→ **Records provided**
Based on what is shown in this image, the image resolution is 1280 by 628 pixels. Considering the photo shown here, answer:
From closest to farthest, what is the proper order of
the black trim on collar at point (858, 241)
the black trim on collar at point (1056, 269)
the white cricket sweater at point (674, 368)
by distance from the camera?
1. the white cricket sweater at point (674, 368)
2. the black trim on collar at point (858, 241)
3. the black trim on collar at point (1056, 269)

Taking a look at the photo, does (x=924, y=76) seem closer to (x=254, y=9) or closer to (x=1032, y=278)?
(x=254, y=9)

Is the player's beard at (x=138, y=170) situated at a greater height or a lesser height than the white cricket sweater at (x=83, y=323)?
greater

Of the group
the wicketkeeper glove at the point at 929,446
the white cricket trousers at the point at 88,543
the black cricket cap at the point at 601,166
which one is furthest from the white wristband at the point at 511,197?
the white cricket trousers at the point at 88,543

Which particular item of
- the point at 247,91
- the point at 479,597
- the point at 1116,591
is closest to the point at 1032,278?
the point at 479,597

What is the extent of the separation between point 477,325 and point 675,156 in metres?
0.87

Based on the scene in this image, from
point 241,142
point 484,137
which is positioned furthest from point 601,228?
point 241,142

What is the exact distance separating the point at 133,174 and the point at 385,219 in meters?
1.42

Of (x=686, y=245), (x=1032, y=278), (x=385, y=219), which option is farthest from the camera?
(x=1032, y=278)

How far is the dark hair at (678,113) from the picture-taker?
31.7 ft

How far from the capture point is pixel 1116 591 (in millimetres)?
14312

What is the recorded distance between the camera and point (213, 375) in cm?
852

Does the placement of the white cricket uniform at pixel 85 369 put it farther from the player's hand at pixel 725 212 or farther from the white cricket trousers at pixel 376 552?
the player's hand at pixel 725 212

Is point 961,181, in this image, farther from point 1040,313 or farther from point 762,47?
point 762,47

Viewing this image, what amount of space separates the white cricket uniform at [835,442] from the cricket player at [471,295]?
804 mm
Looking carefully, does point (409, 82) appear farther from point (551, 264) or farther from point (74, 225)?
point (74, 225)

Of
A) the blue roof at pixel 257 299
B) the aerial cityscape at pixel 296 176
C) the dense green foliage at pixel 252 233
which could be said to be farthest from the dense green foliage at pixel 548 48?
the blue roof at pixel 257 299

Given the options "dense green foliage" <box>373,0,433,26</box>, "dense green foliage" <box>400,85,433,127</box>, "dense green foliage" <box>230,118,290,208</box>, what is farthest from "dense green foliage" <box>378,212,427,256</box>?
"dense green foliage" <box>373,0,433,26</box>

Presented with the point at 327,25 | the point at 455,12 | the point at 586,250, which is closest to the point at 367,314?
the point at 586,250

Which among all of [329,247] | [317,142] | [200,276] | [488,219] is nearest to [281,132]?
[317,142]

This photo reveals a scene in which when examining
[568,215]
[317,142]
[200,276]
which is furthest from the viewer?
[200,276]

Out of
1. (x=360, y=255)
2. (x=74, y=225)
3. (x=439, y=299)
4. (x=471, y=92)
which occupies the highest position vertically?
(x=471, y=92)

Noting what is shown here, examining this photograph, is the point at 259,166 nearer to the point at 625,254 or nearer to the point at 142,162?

→ **Work to be completed**
Tally the lines of the records above that contain the string "foliage", with case counting. Give only the number.

→ **Solution**
4